_Письменное задание 1:_ Почему, согласно фрагменту интервью, во время обстрела стоит рисковать жизнью ради съемки? Ответьте одним–тремя предложениями.
_Письменное задание 2:_ Извлеките из фрагмента интервью без изменений отрывок между словами «Я много раз был» и «увидели, что происходит.» включительно.

_Фрагмент документа:_
Я много раз был под обстрелами. Ты уже понимаешь, например, когда стреляет пулемет, когда — автомат, когда ты находишься здесь и тебе ничего не угрожает, потому что стреляют оттуда. Но когда начинается миноментный обстрел, ты понимаешь, что если прилетела одна мина где-то рядом, это значит, что прилетит еще одна и еще одна приблизительно в то место, где ты находишься. Ты слышишь залп, после него она летит 13 секунд, затем будет взрыв. Когда подлетает, она свистит. Если стреляют по соседней позиции, большая вероятность, что начнут стрелять и по тебе. Но ты рискуешь жизнью, потому что можешь это снять. Ты не хочешь потерять этот момент, потому что если ты его не зафиксируешь, возможно, никто никогда в жизни похожий момент не зафиксирует. Это то, что ты видишь, и тебе нужно передать эту картинку, чтобы не только в Украине, но и в мире увидели, что происходит.

— Вы считаете, что это нужно делать, рискуя жизнью?

— На войне всегда рискуешь.

— Не надоело вам за три года рисковать?

— Может быть, это странно прозвучит, но к этому привыкаешь и это затягивает. Я после того, как на Донбассе немного затихло, ездил в Ирак, снимал вблизи Мосула, ездил на границу между Сирией и Турцией, в Ливан, на границу с Сирией. Это сложно объяснить, но туда постоянно тянет. И уже эти риски — умереть или получить ранение — отходят на второй план.

— Можете сравнить степень безопасности работы в Мосуле и у нас в АТО?

— На любой войне, если ты снимаешь реально войну, а не постановку, небезопасно. Но принцип все тот же. Важное отличие: там работает авиация, и это страшная штука. Там все намного серьезнее, но и интереснее.

— Интереснее?

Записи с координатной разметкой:
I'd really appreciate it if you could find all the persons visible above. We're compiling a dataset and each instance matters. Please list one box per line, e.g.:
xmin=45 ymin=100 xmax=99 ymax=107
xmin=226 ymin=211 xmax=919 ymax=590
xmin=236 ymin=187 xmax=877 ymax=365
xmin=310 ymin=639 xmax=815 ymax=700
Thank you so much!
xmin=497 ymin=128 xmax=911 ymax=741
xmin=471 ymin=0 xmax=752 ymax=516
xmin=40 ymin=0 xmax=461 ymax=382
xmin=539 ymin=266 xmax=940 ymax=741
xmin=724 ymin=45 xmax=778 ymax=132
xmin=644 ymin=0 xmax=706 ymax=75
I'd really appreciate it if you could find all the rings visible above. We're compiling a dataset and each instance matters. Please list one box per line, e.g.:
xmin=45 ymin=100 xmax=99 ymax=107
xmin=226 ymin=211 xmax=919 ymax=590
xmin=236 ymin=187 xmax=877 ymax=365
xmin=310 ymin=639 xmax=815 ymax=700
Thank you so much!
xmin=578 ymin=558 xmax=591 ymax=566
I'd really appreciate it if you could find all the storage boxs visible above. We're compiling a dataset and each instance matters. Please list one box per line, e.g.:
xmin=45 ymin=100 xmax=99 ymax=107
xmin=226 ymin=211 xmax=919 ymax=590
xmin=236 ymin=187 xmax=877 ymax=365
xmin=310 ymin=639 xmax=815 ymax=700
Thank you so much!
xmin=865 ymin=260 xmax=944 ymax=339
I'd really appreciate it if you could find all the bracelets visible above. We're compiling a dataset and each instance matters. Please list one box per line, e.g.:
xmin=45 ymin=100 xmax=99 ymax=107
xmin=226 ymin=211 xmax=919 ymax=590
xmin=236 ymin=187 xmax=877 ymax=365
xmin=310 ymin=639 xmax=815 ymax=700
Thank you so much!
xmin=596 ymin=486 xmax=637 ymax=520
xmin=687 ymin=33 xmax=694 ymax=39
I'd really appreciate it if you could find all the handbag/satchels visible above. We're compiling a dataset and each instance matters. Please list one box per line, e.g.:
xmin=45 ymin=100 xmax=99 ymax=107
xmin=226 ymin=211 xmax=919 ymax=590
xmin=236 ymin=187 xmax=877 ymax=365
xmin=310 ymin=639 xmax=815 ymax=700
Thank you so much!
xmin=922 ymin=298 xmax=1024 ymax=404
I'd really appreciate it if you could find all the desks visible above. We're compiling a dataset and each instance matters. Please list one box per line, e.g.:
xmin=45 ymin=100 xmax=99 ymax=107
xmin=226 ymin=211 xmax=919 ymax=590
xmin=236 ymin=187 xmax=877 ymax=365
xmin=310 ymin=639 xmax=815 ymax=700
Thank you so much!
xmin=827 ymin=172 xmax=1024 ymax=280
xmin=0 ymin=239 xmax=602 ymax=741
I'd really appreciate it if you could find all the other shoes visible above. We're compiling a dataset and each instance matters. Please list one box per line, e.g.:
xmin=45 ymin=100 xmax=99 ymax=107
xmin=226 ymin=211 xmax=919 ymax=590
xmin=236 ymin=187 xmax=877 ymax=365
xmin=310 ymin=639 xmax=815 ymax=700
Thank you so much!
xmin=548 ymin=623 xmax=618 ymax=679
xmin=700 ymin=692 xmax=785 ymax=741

_Разбор решения 1:_ Рисковать стоит потому, что этот момент можно снять, а если его не зафиксировать, возможно, никто и никогда похожий момент не зафиксирует. Увиденную картинку нужно передать, чтобы не только в Украине, но и в мире увидели, что происходит.

_Разбор решения 2:_
Я много раз был под обстрелами. Ты уже понимаешь, например, когда стреляет пулемет, когда — автомат, когда ты находишься здесь и тебе ничего не угрожает, потому что стреляют оттуда. Но когда начинается миноментный обстрел, ты понимаешь, что если прилетела одна мина где-то рядом, это значит, что прилетит еще одна и еще одна приблизительно в то место, где ты находишься. Ты слышишь залп, после него она летит 13 секунд, затем будет взрыв. Когда подлетает, она свистит. Если стреляют по соседней позиции, большая вероятность, что начнут стрелять и по тебе. Но ты рискуешь жизнью, потому что можешь это снять. Ты не хочешь потерять этот момент, потому что если ты его не зафиксируешь, возможно, никто никогда в жизни похожий момент не зафиксирует. Это то, что ты видишь, и тебе нужно передать эту картинку, чтобы не только в Украине, но и в мире увидели, что происходит.